#### [JOB]
Copy the stretch of data from the line containing "How much space" through the line containing "8.84 metres", word for word, and nothing else.

== == ==

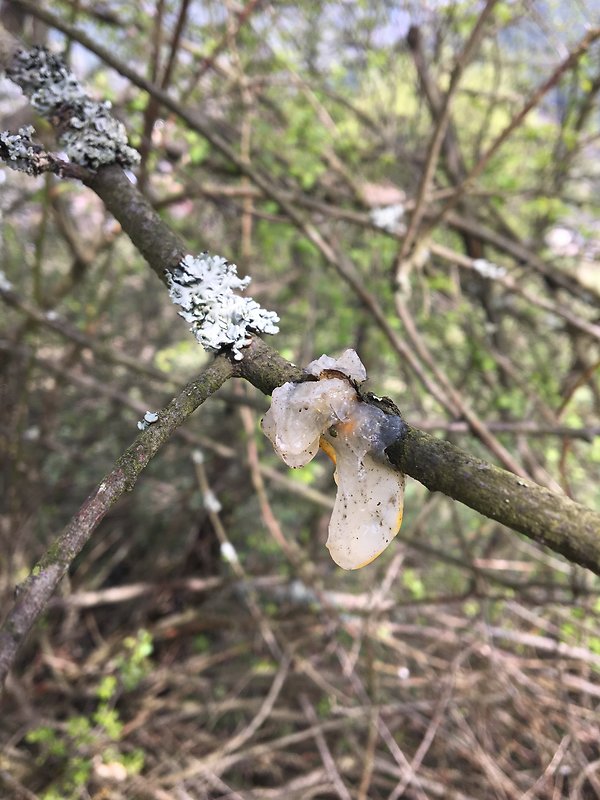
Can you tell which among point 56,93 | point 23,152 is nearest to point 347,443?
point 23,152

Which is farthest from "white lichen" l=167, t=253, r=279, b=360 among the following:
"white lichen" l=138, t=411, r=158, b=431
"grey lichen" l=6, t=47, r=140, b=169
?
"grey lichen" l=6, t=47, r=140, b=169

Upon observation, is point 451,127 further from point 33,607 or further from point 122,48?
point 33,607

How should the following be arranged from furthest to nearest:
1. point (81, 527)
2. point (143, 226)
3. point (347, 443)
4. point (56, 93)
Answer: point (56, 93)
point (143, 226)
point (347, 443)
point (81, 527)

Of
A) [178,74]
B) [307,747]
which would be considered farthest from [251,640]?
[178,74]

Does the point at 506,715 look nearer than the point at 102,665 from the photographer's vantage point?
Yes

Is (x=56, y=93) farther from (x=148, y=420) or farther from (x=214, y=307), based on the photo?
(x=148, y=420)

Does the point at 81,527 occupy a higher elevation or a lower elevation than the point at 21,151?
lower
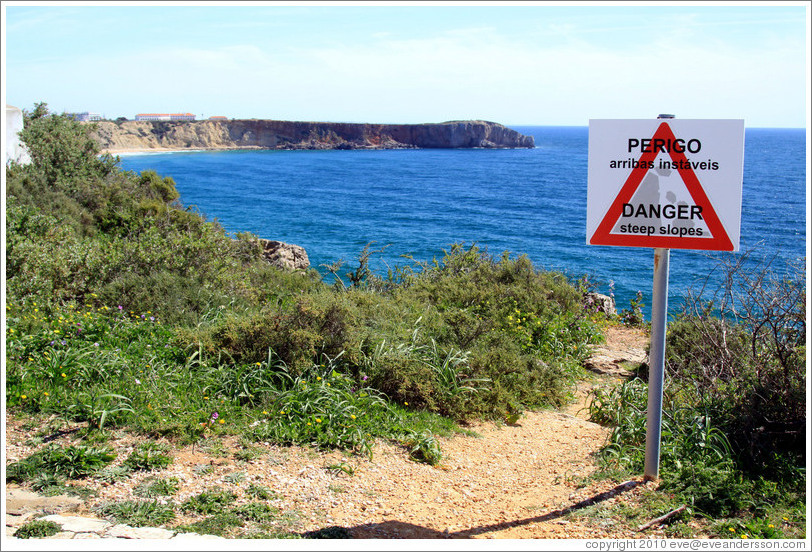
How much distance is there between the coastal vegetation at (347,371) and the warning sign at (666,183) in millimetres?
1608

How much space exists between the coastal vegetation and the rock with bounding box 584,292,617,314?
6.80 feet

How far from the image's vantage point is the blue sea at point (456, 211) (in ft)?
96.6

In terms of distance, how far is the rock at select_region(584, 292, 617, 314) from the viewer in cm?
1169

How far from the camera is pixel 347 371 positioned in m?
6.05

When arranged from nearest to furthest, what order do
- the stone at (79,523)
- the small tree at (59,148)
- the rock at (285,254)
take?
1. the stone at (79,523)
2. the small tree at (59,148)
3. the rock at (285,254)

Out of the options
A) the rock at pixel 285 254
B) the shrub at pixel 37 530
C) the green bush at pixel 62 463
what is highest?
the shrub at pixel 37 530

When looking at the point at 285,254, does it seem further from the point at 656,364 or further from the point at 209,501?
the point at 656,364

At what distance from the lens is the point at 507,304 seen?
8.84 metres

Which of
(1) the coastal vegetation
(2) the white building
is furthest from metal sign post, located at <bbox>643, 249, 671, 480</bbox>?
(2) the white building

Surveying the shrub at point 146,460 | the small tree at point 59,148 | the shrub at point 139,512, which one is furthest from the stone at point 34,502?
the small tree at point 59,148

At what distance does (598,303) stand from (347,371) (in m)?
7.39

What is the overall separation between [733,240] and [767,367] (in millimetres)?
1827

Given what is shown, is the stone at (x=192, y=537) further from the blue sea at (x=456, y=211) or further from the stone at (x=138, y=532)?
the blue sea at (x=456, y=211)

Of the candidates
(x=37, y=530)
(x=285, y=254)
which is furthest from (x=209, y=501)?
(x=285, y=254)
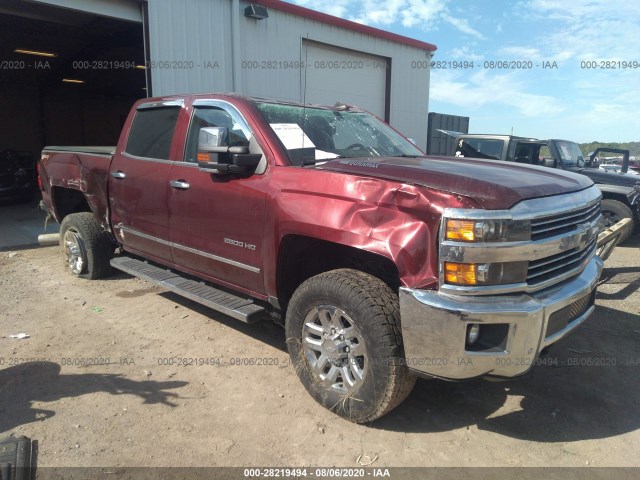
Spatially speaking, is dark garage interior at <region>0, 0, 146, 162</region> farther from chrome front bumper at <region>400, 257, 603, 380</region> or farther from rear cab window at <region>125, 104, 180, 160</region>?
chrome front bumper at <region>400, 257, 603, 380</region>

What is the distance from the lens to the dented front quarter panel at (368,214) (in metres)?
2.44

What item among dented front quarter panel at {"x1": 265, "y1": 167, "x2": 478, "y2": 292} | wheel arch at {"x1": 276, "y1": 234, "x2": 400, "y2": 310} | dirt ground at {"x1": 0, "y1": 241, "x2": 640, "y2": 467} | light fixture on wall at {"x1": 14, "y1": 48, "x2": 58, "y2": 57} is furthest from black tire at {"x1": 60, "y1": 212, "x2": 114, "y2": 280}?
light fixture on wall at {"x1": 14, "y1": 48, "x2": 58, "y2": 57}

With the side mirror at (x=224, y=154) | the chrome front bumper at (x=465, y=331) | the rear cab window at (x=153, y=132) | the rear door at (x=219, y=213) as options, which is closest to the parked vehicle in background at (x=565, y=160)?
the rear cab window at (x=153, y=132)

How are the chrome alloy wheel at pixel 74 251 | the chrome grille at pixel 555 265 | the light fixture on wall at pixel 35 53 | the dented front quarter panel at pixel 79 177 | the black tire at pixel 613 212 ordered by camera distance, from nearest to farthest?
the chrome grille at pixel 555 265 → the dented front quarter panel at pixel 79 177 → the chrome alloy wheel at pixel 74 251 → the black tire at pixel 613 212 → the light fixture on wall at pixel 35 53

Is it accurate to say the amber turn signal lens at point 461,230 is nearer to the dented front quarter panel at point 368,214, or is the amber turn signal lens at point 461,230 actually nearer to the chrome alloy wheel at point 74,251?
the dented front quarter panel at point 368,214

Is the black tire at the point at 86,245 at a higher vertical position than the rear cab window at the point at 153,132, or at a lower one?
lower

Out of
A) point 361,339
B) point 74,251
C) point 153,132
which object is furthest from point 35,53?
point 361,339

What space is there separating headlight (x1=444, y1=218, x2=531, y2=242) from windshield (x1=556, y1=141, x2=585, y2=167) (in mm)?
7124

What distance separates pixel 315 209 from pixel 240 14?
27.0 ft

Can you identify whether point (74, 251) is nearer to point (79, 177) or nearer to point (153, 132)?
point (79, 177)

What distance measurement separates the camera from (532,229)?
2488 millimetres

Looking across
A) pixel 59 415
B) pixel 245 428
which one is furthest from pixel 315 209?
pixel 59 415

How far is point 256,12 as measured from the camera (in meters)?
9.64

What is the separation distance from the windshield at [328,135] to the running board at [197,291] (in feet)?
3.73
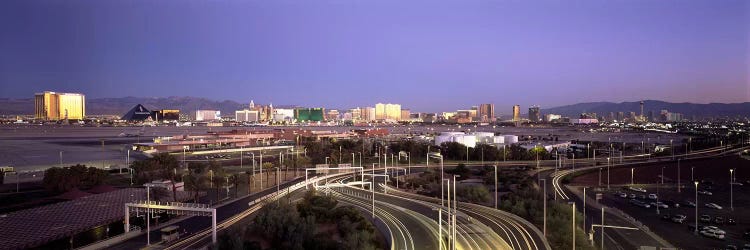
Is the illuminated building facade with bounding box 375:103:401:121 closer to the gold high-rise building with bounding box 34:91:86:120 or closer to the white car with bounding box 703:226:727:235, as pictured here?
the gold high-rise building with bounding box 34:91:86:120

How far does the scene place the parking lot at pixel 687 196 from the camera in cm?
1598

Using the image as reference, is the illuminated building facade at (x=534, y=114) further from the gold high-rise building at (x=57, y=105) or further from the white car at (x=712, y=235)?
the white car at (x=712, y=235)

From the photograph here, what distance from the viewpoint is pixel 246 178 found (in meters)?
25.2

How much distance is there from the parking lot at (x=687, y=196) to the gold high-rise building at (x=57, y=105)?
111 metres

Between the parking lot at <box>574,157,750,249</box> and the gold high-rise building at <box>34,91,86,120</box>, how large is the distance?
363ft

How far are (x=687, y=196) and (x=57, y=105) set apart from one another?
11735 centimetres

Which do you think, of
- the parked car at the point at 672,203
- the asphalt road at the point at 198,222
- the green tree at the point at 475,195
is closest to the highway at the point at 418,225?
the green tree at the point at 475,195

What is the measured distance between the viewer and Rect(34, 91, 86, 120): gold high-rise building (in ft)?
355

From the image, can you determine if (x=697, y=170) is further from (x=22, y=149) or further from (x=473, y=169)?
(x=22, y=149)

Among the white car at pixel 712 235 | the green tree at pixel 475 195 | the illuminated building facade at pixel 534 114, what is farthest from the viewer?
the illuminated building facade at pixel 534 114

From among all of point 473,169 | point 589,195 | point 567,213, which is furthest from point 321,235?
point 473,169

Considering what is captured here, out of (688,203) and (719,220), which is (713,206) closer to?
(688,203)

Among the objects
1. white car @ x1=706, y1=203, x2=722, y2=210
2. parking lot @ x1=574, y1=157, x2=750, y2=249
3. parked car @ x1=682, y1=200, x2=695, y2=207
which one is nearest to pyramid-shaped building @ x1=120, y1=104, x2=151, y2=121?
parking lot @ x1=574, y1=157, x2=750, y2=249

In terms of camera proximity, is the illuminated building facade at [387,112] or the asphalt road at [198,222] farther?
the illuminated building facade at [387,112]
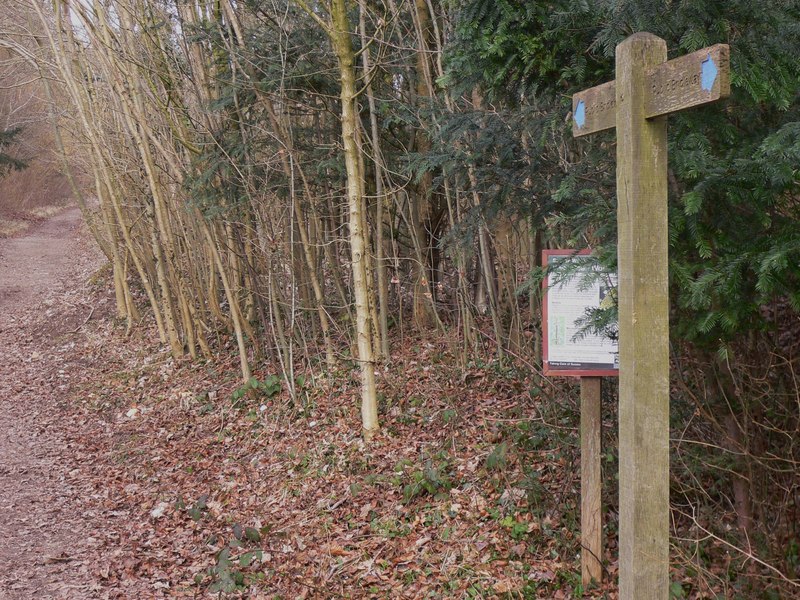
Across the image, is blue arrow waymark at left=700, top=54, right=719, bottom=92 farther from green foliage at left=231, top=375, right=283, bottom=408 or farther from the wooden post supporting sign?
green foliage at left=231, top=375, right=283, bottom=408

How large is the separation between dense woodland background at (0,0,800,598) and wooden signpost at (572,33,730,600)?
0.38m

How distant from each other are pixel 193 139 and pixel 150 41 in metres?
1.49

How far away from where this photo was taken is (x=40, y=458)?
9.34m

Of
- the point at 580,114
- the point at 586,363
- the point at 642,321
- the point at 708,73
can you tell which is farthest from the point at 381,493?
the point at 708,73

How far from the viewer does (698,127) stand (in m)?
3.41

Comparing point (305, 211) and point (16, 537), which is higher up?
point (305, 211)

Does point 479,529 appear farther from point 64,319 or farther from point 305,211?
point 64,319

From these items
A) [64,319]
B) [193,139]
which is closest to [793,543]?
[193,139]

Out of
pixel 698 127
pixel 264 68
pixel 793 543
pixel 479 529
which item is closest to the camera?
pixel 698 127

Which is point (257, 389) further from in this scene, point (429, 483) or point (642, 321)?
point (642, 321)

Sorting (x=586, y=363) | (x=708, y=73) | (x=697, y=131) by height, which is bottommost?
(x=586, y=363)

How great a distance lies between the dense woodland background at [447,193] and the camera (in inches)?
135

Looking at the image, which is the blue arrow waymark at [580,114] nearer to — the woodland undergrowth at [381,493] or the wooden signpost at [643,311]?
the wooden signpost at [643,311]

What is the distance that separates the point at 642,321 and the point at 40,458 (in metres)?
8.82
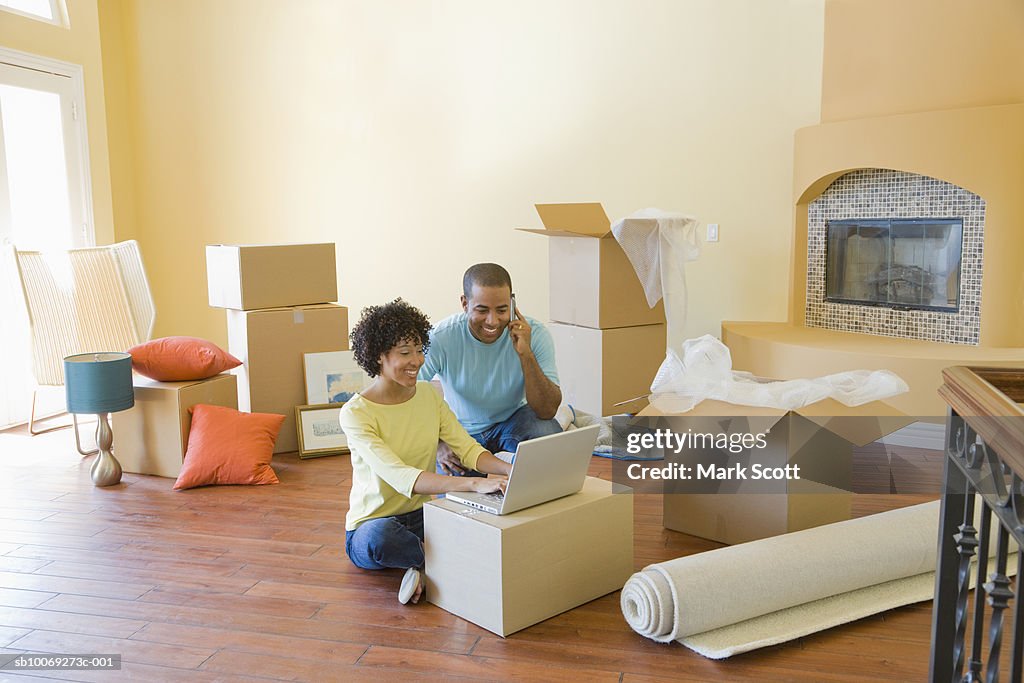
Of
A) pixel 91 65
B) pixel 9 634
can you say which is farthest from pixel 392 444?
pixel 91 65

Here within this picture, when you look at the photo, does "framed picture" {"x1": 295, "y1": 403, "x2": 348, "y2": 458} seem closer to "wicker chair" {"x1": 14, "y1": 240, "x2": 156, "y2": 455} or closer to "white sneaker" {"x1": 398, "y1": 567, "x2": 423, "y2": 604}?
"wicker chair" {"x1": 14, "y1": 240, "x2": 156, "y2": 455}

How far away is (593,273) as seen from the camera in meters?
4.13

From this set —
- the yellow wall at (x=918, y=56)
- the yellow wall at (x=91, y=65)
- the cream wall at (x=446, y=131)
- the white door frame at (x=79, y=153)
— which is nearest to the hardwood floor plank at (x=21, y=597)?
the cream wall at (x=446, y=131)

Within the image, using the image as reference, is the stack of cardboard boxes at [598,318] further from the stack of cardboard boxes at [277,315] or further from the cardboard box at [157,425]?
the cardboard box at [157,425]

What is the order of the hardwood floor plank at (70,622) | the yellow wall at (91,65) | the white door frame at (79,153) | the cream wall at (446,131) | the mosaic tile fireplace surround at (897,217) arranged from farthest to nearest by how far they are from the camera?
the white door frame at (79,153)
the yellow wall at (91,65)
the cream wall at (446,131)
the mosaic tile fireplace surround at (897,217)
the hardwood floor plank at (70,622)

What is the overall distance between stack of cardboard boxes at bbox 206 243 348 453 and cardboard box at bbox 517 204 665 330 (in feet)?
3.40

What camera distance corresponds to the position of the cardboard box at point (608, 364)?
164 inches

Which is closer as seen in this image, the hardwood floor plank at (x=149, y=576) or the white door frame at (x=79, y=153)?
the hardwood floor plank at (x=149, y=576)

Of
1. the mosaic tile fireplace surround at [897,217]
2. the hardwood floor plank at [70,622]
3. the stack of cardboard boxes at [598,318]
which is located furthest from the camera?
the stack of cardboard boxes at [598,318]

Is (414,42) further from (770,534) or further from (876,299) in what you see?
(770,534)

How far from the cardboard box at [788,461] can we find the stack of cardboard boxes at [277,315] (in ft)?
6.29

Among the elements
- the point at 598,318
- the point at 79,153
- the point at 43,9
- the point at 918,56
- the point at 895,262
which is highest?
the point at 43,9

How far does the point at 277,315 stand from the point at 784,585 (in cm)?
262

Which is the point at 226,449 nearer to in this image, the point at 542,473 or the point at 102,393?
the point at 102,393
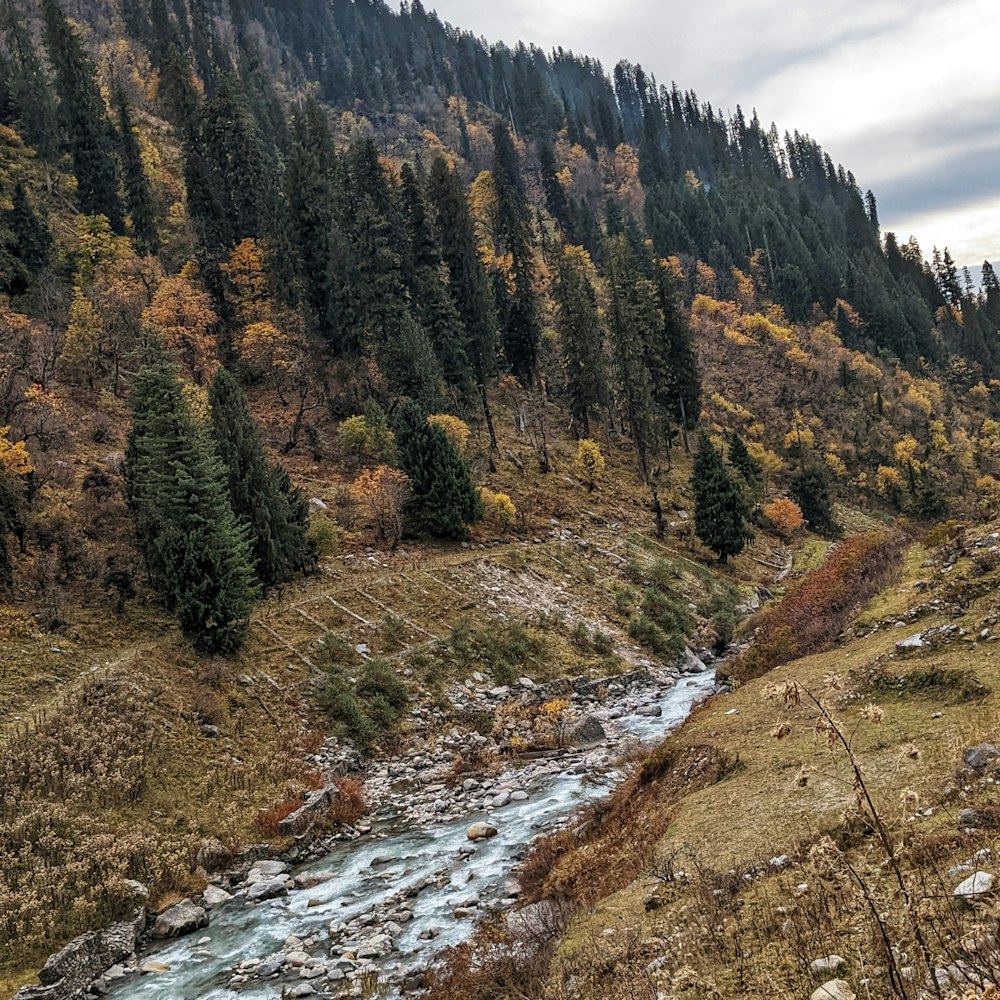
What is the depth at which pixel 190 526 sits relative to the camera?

== == ==

#### [EXERCISE OUTPUT]
How much space exists between the coastal vegetation and the rock with bounding box 584,292,617,314?
6.80 feet

How far from the image's vantage point is the blue sea at point (456, 211) (in ft)?
96.6

In terms of distance, how far is the rock at select_region(584, 292, 617, 314) from the viewer in cm?
1169

How far from the camera is pixel 347 371 positioned in m?
6.05

When arranged from nearest to furthest, what order do
- the stone at (79,523)
- the small tree at (59,148)
- the rock at (285,254)
take?
1. the stone at (79,523)
2. the small tree at (59,148)
3. the rock at (285,254)

Out of the options
A) the rock at pixel 285 254
B) the shrub at pixel 37 530
C) the green bush at pixel 62 463
what is highest?
the shrub at pixel 37 530

When looking at the point at 285,254, does it seem further from the point at 656,364 or further from the point at 209,501?
the point at 656,364

At what distance from the lens is the point at 507,304 seen?
8.84 metres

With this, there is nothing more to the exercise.